Pre-Production: How To Create a Shot List

One of the best ways to plan out your shoot is to create a shot list. Though this may seem like a simple task, you should be careful to keep it clean and organized in order to get the most accurate preview of your scene.

Step 1: Do Not Edit

The first thing to know when making a shot list is that you do not want to be editing your movie as you are shooting it. If you are new to this process, in all likelihood you are watching your movie in its end form as you envision your scene. So, you would be seeing a close up on Jill when she speaks, close up of Jack as he says his line, then back to close up on Jill. Do not write this as 3 shots. This is 2 shots: a close up of Jill and a close up of Jack. You are not going to shoot Jill's lines one at a time. If you have trouble wrapping your head around this, you can first write out your pre-edited version of things, then adjust it to a shooting version.

Step 2: Frame Sizes

There are many things that you will want to note in your shot list in order to keep it informative. One of these things is frame size. Frame size is measured by how much of a person is showing in the frame. A wide shot shows the full body of a person from head to toe. A medium wide (abbreviate as MW) is commonly referred to as a cowboy shot and goes from head to knees. A medium shot (write MED) goes down to the waist. A medium close up (MCU) goes from the chest up. A close up (CU) is just the face. An extreme close up (ECU) shows only details such as eyes or a hand. You should also specify whether these shots are singles (only one person), 2-shots, etc. Note that close up does not mean single. Keep these definitions in mind to create the most accurate shot list.

Step 3: Angles

You will also need to specify what kind of angle you have your camera shooting the subject from. Not all of your shots will be straight on or frontal. Some will be profile shots meaning from the side. You may also want to have a shot looking down on the character, which you would note as high-angle.
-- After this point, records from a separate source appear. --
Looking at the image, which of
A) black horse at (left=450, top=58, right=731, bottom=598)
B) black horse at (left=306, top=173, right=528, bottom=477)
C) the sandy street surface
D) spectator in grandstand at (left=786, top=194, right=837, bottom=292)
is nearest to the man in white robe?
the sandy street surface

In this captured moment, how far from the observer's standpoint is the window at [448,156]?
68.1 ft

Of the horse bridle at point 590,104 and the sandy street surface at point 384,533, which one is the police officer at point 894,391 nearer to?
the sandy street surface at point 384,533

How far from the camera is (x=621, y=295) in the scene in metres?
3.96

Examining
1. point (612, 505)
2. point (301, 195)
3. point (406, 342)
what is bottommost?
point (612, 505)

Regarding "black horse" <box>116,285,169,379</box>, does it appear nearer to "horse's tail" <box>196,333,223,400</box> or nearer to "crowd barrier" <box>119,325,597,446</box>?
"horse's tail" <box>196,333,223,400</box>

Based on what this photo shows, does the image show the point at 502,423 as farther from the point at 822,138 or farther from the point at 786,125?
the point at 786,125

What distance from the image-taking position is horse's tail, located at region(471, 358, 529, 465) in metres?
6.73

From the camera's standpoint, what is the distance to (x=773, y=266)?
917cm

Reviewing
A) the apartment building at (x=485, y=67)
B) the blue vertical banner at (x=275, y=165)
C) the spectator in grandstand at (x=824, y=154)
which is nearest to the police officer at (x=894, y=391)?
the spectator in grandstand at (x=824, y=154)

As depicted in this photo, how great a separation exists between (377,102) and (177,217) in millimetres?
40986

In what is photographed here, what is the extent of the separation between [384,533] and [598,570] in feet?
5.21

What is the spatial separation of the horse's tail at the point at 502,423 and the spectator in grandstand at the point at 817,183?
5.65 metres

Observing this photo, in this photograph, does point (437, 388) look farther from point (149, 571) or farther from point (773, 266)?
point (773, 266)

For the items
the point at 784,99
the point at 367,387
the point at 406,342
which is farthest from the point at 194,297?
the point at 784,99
Predictably, low-angle shots come from below. During coverage, you may want to see a piece of the character to which your subject is speaking. This is a dirty shot or an over the shoulder (OTS).

Step 4: Movement

In some cases, you will have a dolly or zoom planned. For this you should describe the frame at the beginning and the shot and then the frame at the end. If there are any key frames in between, then you can describe this as well. Make sure it is clear that this is all one shot.

Shot lists will help you schedule your movie and make sure that you get all the coverage that you want. To keep communication at its best, write your shot list precisely.